▶ _YOUR TASK_: Check every line of the data below for the word "buffalo". Copy the ones that have it.

MATERIAL TO PROCESS section start

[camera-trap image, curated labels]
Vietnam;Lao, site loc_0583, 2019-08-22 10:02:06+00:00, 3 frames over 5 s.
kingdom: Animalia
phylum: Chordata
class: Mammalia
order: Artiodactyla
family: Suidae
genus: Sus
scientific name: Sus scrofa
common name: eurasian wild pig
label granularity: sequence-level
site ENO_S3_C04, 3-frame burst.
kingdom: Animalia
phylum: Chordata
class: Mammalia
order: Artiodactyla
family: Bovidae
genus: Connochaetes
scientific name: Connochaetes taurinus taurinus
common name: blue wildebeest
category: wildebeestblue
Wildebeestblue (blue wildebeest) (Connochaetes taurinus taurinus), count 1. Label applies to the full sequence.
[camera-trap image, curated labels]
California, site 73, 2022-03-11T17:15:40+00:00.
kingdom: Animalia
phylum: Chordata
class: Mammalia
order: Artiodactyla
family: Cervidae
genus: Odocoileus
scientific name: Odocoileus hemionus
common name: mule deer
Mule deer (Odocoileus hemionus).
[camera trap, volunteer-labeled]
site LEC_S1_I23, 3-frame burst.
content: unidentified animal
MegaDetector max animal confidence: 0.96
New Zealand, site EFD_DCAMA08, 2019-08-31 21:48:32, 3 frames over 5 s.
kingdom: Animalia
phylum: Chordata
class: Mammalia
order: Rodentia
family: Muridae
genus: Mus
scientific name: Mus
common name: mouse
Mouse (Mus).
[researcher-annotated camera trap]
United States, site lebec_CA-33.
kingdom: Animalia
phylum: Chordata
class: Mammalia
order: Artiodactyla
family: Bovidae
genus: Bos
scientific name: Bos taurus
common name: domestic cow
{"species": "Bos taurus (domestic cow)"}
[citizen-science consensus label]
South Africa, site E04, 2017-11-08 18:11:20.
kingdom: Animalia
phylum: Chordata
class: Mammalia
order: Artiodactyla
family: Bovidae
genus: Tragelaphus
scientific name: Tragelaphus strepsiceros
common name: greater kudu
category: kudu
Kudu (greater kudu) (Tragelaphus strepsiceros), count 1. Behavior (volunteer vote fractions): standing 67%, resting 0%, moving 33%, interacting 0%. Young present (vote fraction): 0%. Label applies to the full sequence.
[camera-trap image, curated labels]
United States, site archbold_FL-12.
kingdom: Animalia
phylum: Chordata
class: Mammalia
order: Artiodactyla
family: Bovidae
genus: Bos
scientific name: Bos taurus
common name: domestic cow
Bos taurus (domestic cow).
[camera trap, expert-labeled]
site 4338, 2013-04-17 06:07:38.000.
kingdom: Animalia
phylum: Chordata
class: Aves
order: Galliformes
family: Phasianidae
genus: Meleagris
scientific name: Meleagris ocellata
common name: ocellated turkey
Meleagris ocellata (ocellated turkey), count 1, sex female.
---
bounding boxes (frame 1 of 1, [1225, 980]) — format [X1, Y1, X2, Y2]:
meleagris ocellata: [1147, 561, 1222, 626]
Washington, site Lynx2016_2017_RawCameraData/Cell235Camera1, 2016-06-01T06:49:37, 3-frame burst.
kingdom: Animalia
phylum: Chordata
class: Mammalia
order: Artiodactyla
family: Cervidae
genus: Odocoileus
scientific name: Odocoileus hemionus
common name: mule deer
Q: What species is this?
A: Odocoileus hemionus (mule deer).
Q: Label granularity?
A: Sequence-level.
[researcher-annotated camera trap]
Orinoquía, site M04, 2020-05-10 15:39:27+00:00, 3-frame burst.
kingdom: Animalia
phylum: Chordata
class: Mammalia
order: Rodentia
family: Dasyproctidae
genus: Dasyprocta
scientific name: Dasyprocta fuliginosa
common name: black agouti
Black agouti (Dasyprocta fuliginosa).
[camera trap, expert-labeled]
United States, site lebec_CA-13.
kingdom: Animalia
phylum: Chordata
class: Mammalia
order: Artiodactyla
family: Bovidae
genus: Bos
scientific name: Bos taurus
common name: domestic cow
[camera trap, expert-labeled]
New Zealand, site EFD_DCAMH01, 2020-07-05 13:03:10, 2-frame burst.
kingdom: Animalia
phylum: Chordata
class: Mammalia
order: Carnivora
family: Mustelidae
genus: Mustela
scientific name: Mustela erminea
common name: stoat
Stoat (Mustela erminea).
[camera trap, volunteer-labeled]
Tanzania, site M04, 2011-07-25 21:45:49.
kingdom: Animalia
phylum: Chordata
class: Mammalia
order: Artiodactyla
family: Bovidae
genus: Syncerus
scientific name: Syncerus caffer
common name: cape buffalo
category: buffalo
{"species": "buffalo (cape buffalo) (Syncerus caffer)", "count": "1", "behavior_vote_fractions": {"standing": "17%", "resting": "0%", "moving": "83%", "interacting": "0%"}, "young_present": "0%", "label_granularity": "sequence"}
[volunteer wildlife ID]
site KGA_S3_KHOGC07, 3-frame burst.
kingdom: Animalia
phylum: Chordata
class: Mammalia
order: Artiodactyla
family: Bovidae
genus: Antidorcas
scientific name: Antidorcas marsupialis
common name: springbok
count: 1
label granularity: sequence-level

MATERIAL TO PROCESS section end

▶ _SOLUTION TO THIS PROBLEM_:
common name: cape buffalo
category: buffalo
{"species": "buffalo (cape buffalo) (Syncerus caffer)", "count": "1", "behavior_vote_fractions": {"standing": "17%", "resting": "0%", "moving": "83%", "interacting": "0%"}, "young_present": "0%", "label_granularity": "sequence"}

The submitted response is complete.